### Die Aufgabe
Kannst du den folgenden Textauszug aus der Debattenrundschau vollständig und buchstabengetreu abschreiben?

### Textauszug
________________________________________

9punkt - Die Debattenrundschau

Der schreckliche Nachname

Rundblick durch die Feuilletondebatten. Wochentags um 9 Uhr, sonnabends um 10 Uhr.
26.03.2015. Die Zeit wundert sich, warum erst in den neuesten Bänden der Heidegger-Ausgabe antisemitische Passagen auftauchen, in allen anderen aber nicht. Golem fragt: Warum sollte man nicht wieder die gute alte deutsche Suchmaschine Metager benutzen? Telepolis erklärt, warum Heiraten in Saudi Arabien so schwierig ist. Die NZZ bilanziert die Verluste historischer Bauwerke im Irak. Und Frankreich beugt sich über den Abgrund Front national.
Efeu - Die Kulturrundschau vom 26.03.2015 finden Sie hier

Europa

Dieser Ausriss zeigt eine Karte mit den Wahlkreisen an der Mittelmeerküste in Frankreich. "In der Region liegt der Front national selten unter 30 Prozent", zitiert Slate.fr den Politologen Joel Gombin. In den dunkelsten Bezirken liegt der Anteil des Front national bei über 45 Prozent. Bei Slate.fr kann man die einzlenen Wahlkreise anklicken und Näheres erfahren.

________________________________________

### Daten
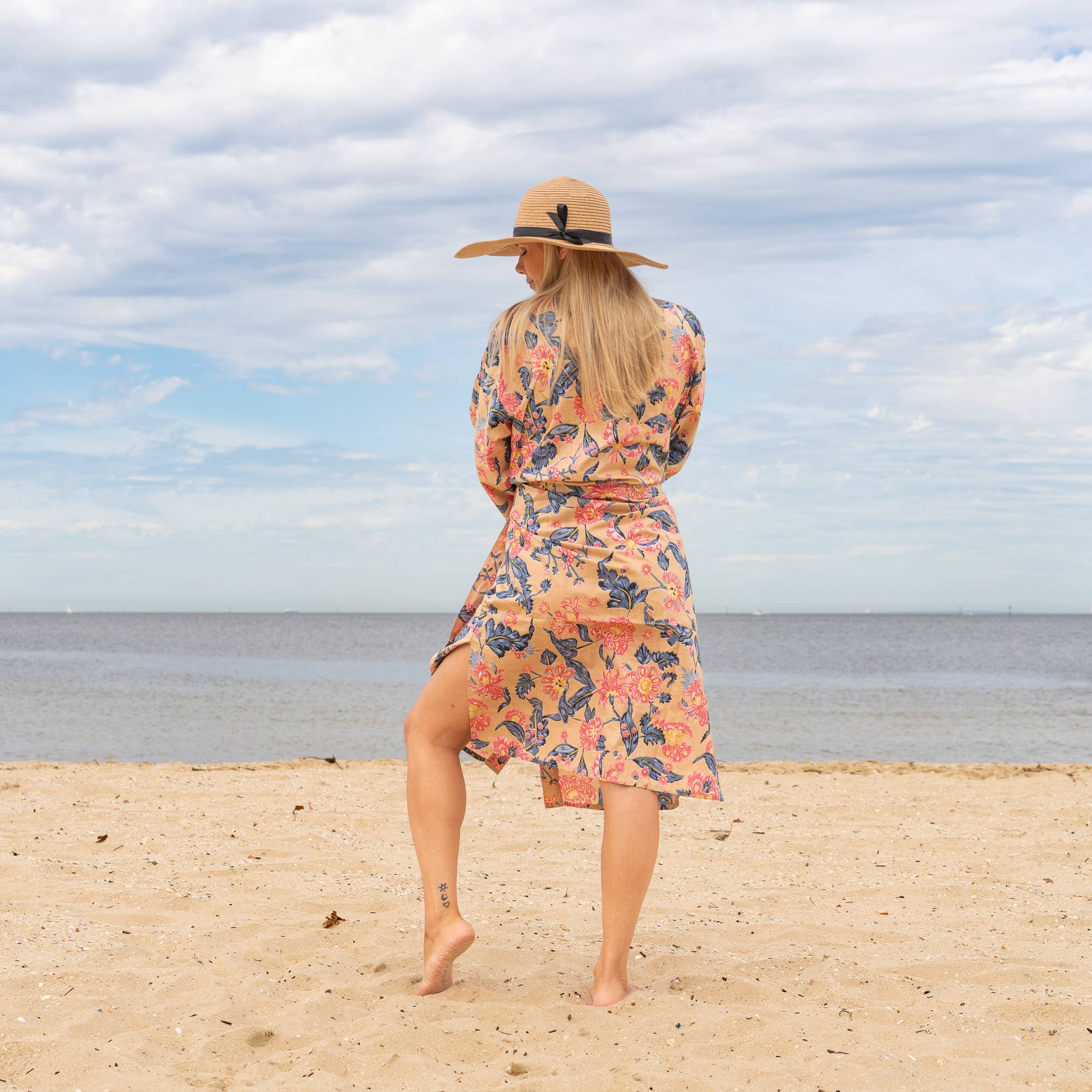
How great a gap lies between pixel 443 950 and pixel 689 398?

________________________________________

### Richtige Antwort
9punkt - Die Debattenrundschau

Der schreckliche Nachname

Rundblick durch die Feuilletondebatten. Wochentags um 9 Uhr, sonnabends um 10 Uhr.
26.03.2015. Die Zeit wundert sich, warum erst in den neuesten Bänden der Heidegger-Ausgabe antisemitische Passagen auftauchen, in allen anderen aber nicht. Golem fragt: Warum sollte man nicht wieder die gute alte deutsche Suchmaschine Metager benutzen? Telepolis erklärt, warum Heiraten in Saudi Arabien so schwierig ist. Die NZZ bilanziert die Verluste historischer Bauwerke im Irak. Und Frankreich beugt sich über den Abgrund Front national.
Efeu - Die Kulturrundschau vom 26.03.2015 finden Sie hier

Europa

Dieser Ausriss zeigt eine Karte mit den Wahlkreisen an der Mittelmeerküste in Frankreich. "In der Region liegt der Front national selten unter 30 Prozent", zitiert Slate.fr den Politologen Joel Gombin. In den dunkelsten Bezirken liegt der Anteil des Front national bei über 45 Prozent. Bei Slate.fr kann man die einzlenen Wahlkreise anklicken und Näheres erfahren.